Can you return word for word the lines from the one containing "What spatial distance" through the end of the records, including both of those ends?

____ Provided entries

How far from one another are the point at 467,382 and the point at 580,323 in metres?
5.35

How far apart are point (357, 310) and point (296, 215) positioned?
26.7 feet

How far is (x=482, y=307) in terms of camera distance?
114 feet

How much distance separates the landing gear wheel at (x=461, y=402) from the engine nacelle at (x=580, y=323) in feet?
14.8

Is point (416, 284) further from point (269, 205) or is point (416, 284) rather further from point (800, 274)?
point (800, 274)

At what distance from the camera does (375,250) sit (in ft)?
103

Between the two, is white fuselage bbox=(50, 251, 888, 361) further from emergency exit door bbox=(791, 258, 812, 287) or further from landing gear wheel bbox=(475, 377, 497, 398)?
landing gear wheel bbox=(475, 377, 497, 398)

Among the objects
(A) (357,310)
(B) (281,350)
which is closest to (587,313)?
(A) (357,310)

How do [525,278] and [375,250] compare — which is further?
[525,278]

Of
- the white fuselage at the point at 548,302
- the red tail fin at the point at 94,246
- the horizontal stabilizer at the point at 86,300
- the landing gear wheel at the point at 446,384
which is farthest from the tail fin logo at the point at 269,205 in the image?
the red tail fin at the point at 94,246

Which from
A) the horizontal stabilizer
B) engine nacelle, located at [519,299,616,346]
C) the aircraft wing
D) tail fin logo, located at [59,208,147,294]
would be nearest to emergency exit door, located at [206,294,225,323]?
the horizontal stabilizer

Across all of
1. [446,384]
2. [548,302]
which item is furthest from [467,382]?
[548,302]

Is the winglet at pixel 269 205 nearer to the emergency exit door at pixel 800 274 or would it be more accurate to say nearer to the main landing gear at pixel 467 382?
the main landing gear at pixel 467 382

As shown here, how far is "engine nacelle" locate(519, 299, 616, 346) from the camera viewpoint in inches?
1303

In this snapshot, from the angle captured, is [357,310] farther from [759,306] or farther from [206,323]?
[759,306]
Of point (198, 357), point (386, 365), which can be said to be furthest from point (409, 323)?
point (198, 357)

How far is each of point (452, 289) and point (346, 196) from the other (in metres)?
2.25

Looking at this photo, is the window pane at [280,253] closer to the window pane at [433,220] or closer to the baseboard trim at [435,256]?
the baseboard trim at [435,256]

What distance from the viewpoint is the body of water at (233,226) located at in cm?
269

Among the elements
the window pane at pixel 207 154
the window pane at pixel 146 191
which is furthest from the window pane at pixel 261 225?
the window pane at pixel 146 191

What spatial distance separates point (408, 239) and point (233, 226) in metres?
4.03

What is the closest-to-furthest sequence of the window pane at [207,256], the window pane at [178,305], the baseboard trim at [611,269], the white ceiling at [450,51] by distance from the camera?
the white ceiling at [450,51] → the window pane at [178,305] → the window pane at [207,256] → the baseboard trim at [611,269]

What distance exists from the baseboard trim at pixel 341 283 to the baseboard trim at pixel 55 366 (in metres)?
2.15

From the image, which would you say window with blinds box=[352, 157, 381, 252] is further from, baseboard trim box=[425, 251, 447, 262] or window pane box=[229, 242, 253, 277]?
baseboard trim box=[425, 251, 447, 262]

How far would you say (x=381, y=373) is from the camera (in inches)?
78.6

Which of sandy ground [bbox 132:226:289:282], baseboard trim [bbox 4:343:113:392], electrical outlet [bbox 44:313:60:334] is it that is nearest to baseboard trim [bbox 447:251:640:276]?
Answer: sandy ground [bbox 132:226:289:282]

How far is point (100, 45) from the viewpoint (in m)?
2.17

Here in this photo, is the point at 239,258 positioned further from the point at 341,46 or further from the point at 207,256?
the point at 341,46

________

== Full output ==
What spatial distance separates point (408, 239) and point (233, 226) in metres?
4.03

What is the closest-to-furthest sequence of the window pane at [207,256], the window pane at [178,305], the baseboard trim at [611,269], the white ceiling at [450,51] by distance from the camera?
the white ceiling at [450,51] → the window pane at [178,305] → the window pane at [207,256] → the baseboard trim at [611,269]

What distance exists from the baseboard trim at pixel 341 283 to the baseboard trim at pixel 55 366 (in metres)?
2.15

From the image, which would you say window with blinds box=[352, 157, 381, 252] is further from, baseboard trim box=[425, 251, 447, 262] or window pane box=[229, 242, 253, 277]?
baseboard trim box=[425, 251, 447, 262]

How far would you say (x=381, y=373) is from the camera (in inches)?
78.6

Which of sandy ground [bbox 132:226:289:282], baseboard trim [bbox 4:343:113:392], electrical outlet [bbox 44:313:60:334] is it that is nearest to baseboard trim [bbox 447:251:640:276]?
Answer: sandy ground [bbox 132:226:289:282]

How far is point (100, 45) from the viewpoint (in m)?
2.17

Here in this photo, is the point at 239,258 positioned further from the point at 341,46 or further from the point at 207,256?
the point at 341,46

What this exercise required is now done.